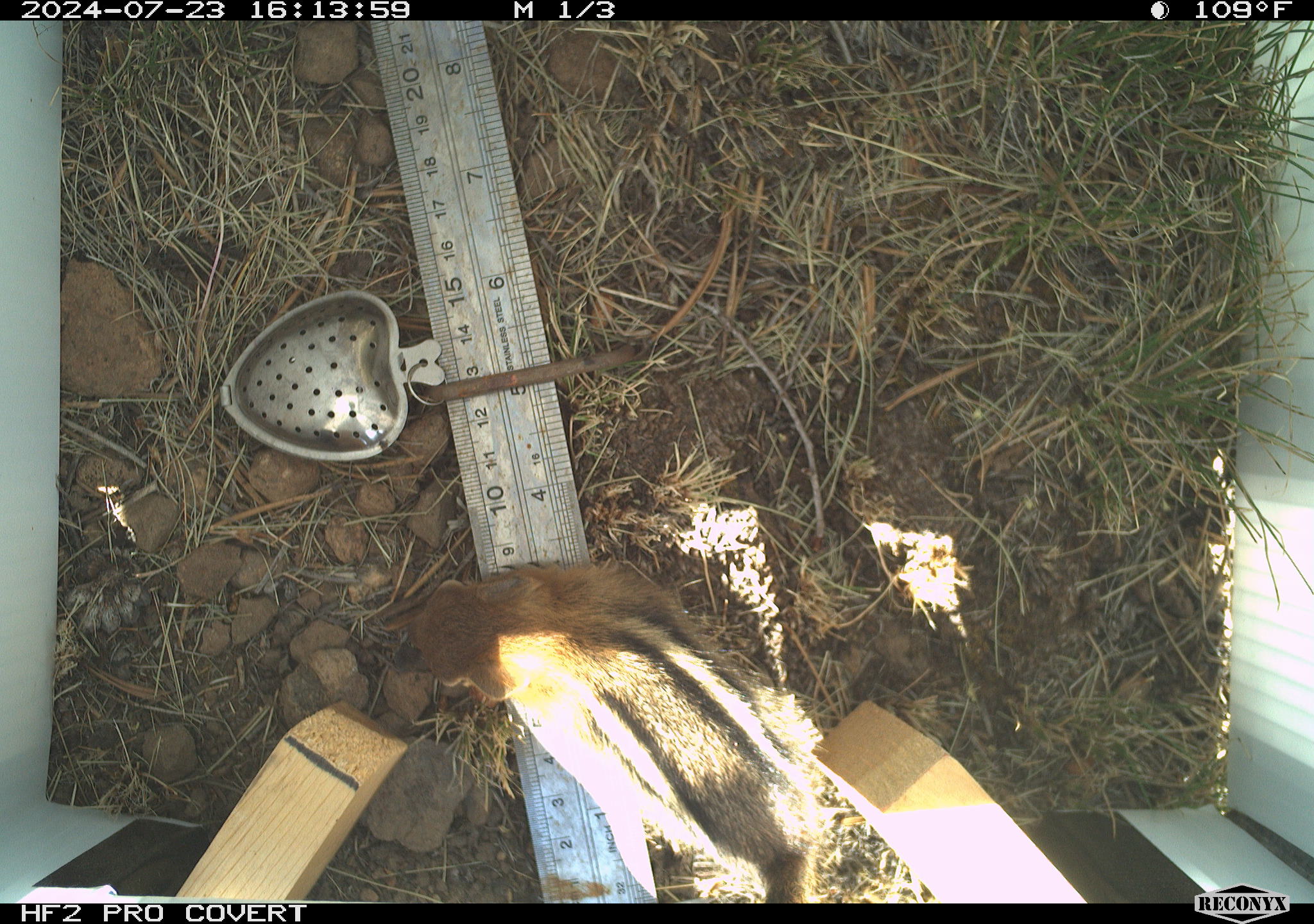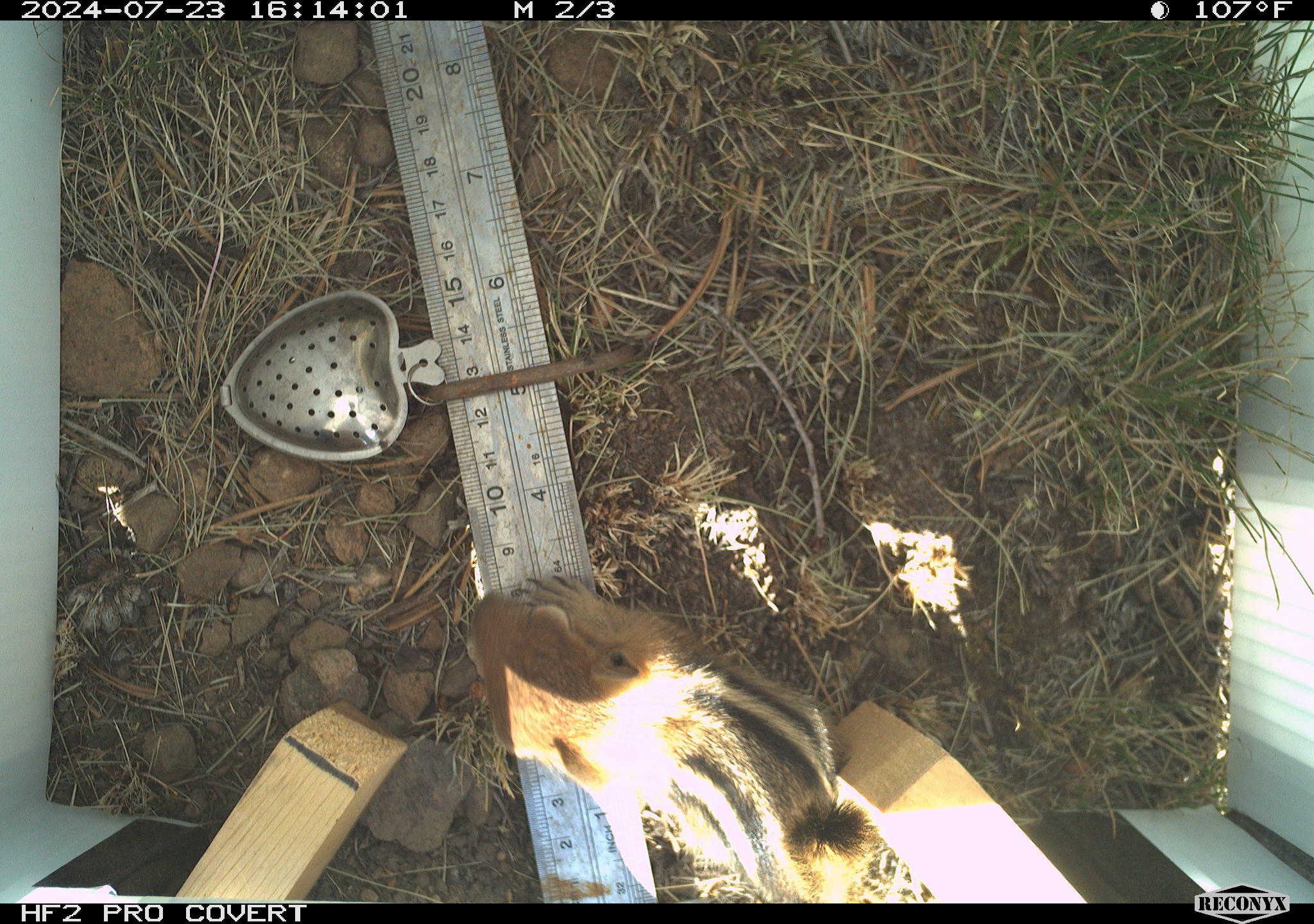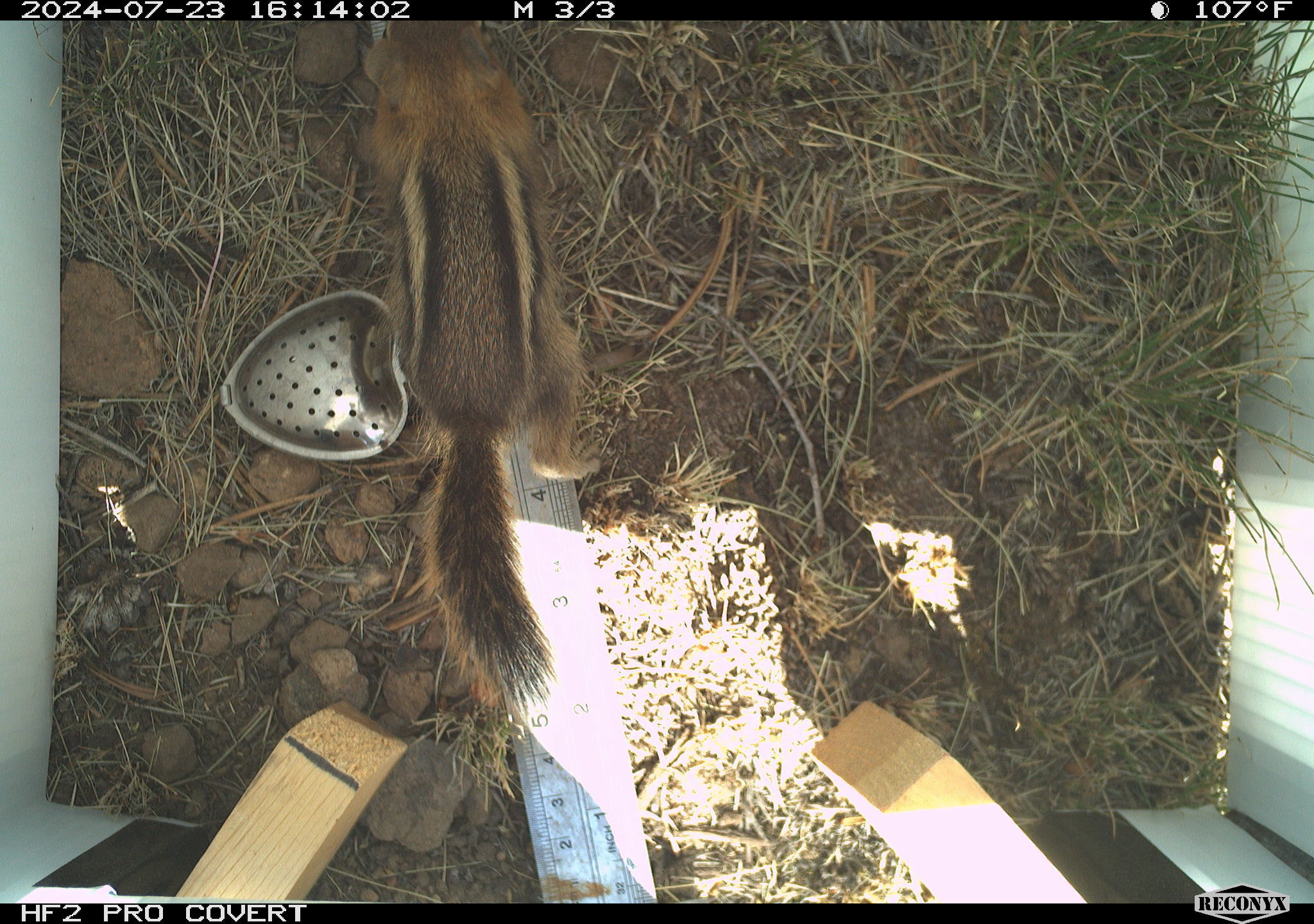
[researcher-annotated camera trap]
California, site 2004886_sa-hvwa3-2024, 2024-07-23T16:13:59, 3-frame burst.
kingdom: Animalia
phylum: Chordata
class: Mammalia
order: Rodentia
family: Sciuridae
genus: Callospermophilus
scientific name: Callospermophilus lateralis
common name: golden mantled ground squirrel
Golden mantled ground squirrel (Callospermophilus lateralis).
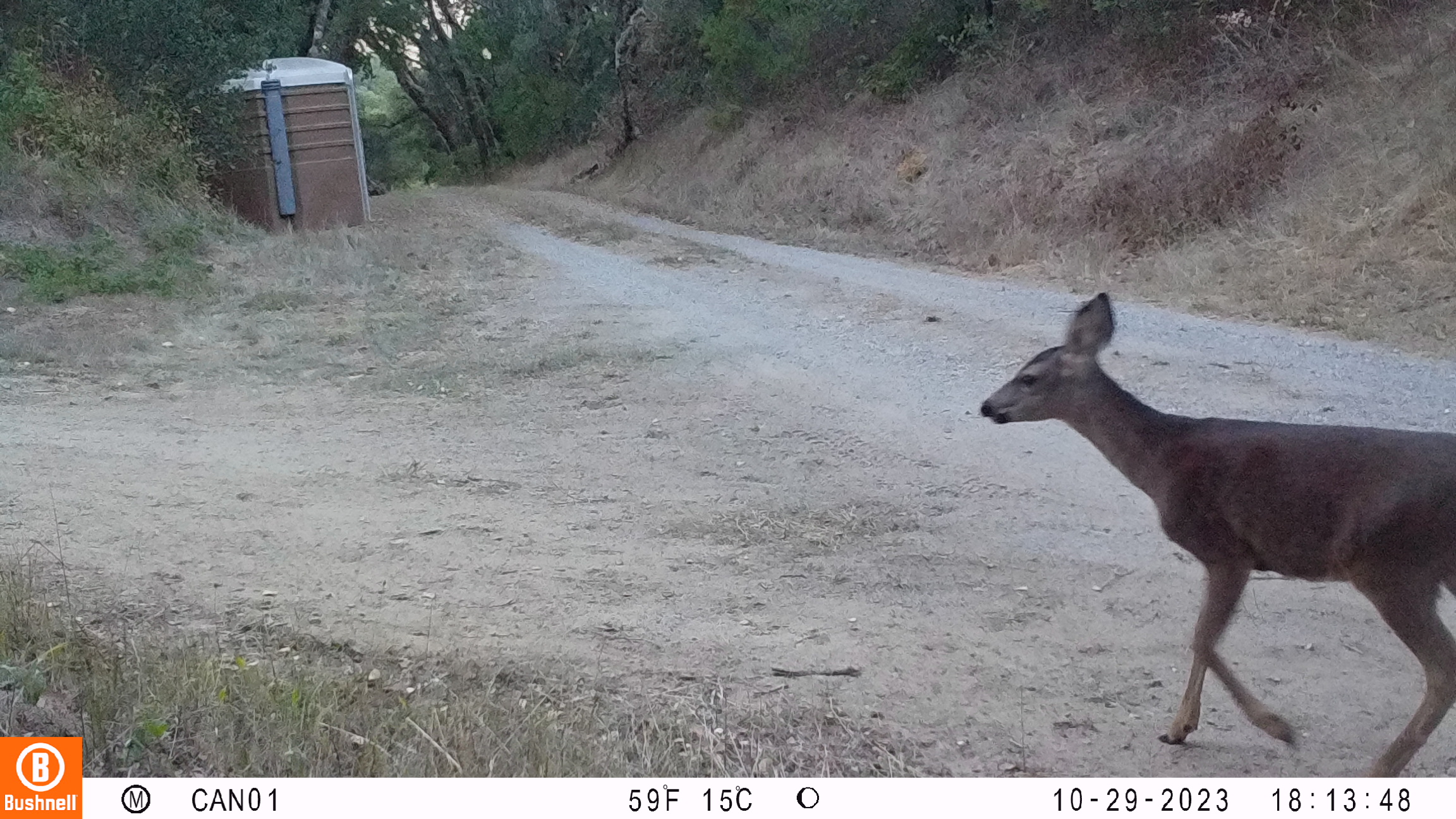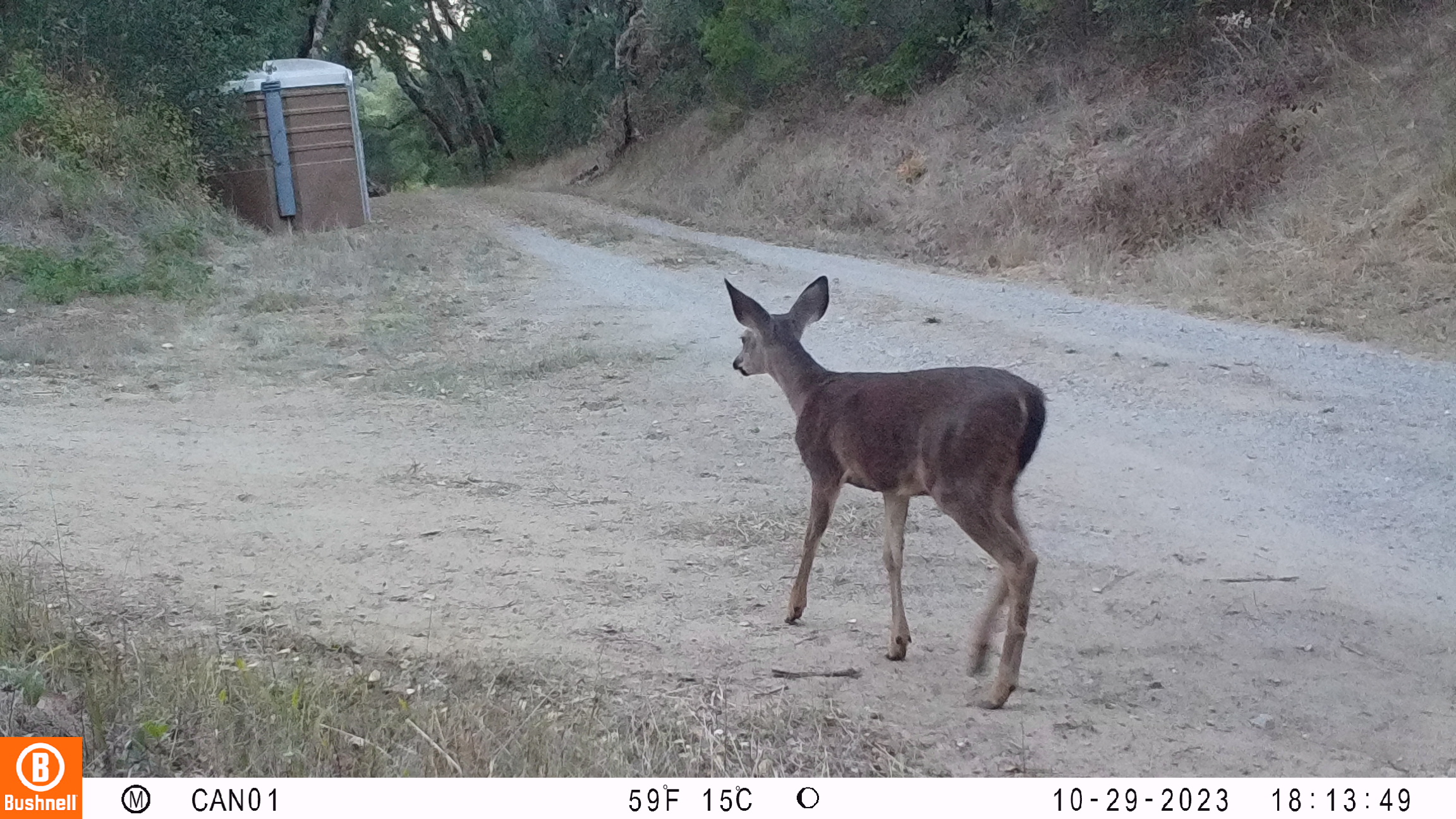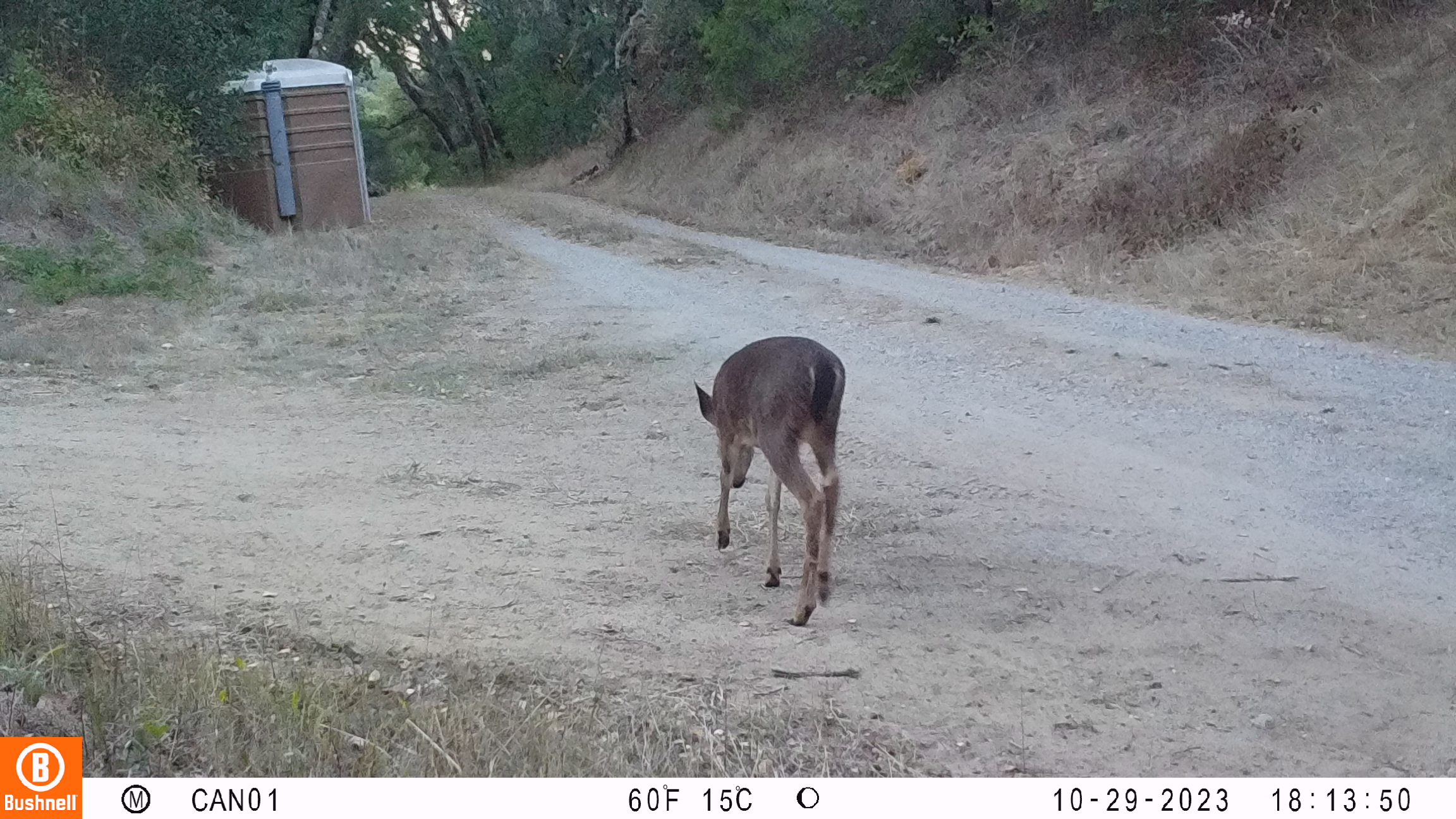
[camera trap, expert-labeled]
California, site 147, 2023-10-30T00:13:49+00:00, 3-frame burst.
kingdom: Animalia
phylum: Chordata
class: Mammalia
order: Artiodactyla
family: Cervidae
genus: Odocoileus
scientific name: Odocoileus hemionus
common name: mule deer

——

Prompt: Lines from the entries that contain the string "site" are what must be copied.

Completed task:
California, site 2004886_sa-hvwa3-2024, 2024-07-23T16:13:59, 3-frame burst.
California, site 147, 2023-10-30T00:13:49+00:00, 3-frame burst.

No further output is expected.